> CONSEGNA 1:
Secondo il brano sui desaparecidos, in che anno l'Italia ha negato l'estradizione di Carlos Malatto?

> BRANO DI TESTO:
------------------------------------

Il 23 marzo è un giorno di memoria per tutto il Sud America, in cui la popolazione civile si stringe ricordando gli oltre trentamila desaparecidos, scomparsi durante la dittatura dal 1976 al 1983. Ma è anche un giorno di lotta, in cui ognuno di noi è chiamato a pretendere giustizia e verità.

Come già accennato prima, sono 1500 i corpi dei desaparecidos identificati. L’ambasciatore ha affermato che l’operato della squadra della scientifica (Eaaf) non si limita solo al suolo argentino, ma è un lavoro esteso in tutto il mondo, in Africa, Asia ed Europa, dove gli agenti sono impegnati sempre su tematiche relative alle violazioni dei diritti umani.

Ha continuato poi, esprimendosi sul caso di Carlos Malatto, ex militare che durante la dittatura argentina fu ai vertici del RIM 22 (reggimento 22 della fanteria di montagna). Si tratta di una squadra di militari che nella provincia di San Juan si rese protagonista di decine di omicidi, sequestri, stupri e torture efferate contro rivoluzionari, oppositori politici, sindacalisti e semplici cittadini, dei quali spesso non si è saputo più nulla.
Nonostante il compimento di tali crimini disumani, Malatto è fuggito dalla giustizia argentina. Infatti, nel 2010 Malatto è scappato in Italia sfruttando la doppia cittadinanza, per evitare la condanna all’ergastolo dello Stato argentino, emessa nel 2013 per i militari del RIM 22. L’Argentina ha chiesto l’estradizione che nel 2014 l’Italia ha negato. “Nonostante sia ancora in libertà, conducendo una vita tranquilla in Sicilia, ora è in corso un processo penale a Roma contro di lui”, ha precisato Carles. L’ambasciatore ha infine concluso speranzoso, ribadendo con queste parole, la fiducia sull’estradizione di Malatto, affinché possa essere data giustizia e verità alle famiglie e alle stesse vittime della dittatura militare.

------------------------------------

> DATI DI LAVORO:
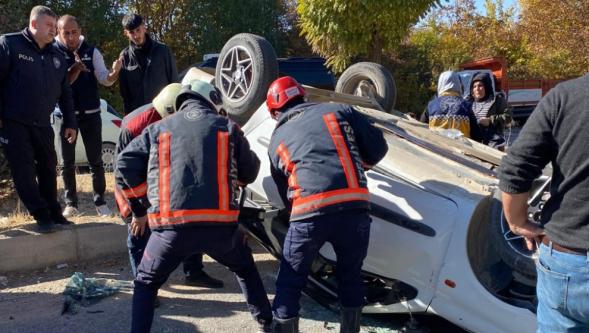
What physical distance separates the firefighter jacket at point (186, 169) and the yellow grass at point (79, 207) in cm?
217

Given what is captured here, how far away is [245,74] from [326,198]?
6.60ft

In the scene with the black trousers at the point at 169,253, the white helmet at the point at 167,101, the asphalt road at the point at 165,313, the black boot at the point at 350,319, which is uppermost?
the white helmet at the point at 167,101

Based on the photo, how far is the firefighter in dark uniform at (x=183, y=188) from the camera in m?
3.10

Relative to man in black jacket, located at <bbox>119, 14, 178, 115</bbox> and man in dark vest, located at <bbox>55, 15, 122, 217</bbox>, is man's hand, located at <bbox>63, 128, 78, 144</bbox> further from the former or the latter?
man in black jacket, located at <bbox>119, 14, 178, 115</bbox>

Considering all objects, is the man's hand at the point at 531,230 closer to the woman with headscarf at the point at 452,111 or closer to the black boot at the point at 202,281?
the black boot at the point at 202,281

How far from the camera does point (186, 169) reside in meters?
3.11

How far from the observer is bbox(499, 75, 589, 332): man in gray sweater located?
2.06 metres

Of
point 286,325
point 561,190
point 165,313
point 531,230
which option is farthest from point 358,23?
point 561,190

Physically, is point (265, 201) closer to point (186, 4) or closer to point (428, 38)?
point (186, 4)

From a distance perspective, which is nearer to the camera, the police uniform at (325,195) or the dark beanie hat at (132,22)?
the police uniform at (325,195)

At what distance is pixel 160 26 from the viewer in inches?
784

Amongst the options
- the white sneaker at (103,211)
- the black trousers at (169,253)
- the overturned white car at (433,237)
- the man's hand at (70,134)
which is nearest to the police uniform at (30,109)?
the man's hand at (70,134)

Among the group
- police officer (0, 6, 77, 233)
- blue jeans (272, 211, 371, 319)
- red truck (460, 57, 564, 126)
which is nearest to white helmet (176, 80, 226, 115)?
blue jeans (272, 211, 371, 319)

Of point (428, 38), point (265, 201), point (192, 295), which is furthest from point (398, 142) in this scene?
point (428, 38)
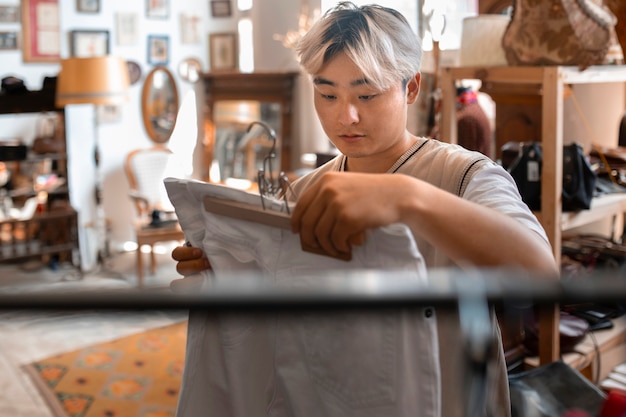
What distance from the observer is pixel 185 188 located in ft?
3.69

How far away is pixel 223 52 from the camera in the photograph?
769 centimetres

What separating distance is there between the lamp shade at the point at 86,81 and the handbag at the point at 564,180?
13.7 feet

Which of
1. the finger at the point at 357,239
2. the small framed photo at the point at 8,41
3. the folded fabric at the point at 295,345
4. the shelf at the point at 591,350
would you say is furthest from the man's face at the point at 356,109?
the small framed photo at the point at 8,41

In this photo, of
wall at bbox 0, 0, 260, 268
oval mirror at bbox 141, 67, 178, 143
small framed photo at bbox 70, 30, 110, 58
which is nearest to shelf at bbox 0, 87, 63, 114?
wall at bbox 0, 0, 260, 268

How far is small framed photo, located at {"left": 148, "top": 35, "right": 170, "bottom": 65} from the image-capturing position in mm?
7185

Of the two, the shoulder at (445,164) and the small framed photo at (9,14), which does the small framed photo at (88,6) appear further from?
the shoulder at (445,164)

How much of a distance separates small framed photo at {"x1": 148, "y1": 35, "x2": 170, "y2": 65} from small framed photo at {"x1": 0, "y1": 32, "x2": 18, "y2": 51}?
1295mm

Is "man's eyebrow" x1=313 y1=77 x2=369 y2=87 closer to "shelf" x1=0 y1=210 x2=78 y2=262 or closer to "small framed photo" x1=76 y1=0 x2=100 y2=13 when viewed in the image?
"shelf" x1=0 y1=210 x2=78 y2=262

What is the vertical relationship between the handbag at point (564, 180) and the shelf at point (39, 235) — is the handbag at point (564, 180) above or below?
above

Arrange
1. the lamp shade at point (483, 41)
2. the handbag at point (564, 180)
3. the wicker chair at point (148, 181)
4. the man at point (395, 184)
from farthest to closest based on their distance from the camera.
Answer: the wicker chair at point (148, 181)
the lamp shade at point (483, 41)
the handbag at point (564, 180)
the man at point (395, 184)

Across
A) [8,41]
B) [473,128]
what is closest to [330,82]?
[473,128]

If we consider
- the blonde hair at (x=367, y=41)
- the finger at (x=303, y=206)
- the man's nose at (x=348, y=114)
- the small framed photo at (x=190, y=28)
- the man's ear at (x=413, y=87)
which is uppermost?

------------------------------------

> CONSEGNA 2:
Trascrivi dai record la parte che si apre con la riga contenente "Amongst the options" e si chiude con quella contenente "769 centimetres", entrambe comprese, senza riportare le immagini.

> RISPOSTA SCRITTA 1:
Nel 2014.

> RISPOSTA SCRITTA 2:
Amongst the options
- the white sneaker at (103,211)
- the black trousers at (169,253)
- the overturned white car at (433,237)
- the man's hand at (70,134)
which is nearest to the police uniform at (30,109)?
the man's hand at (70,134)

Among the group
- police officer (0, 6, 77, 233)
- blue jeans (272, 211, 371, 319)
- red truck (460, 57, 564, 126)
which is nearest to white helmet (176, 80, 226, 115)?
blue jeans (272, 211, 371, 319)

Of point (428, 38), point (265, 201), point (192, 295), which is furthest from point (398, 142) in this scene?
point (428, 38)
What distance from the observer is pixel 185 188 located in ft?
3.69

How far away is pixel 223 52 from the camera in the photograph?
769 centimetres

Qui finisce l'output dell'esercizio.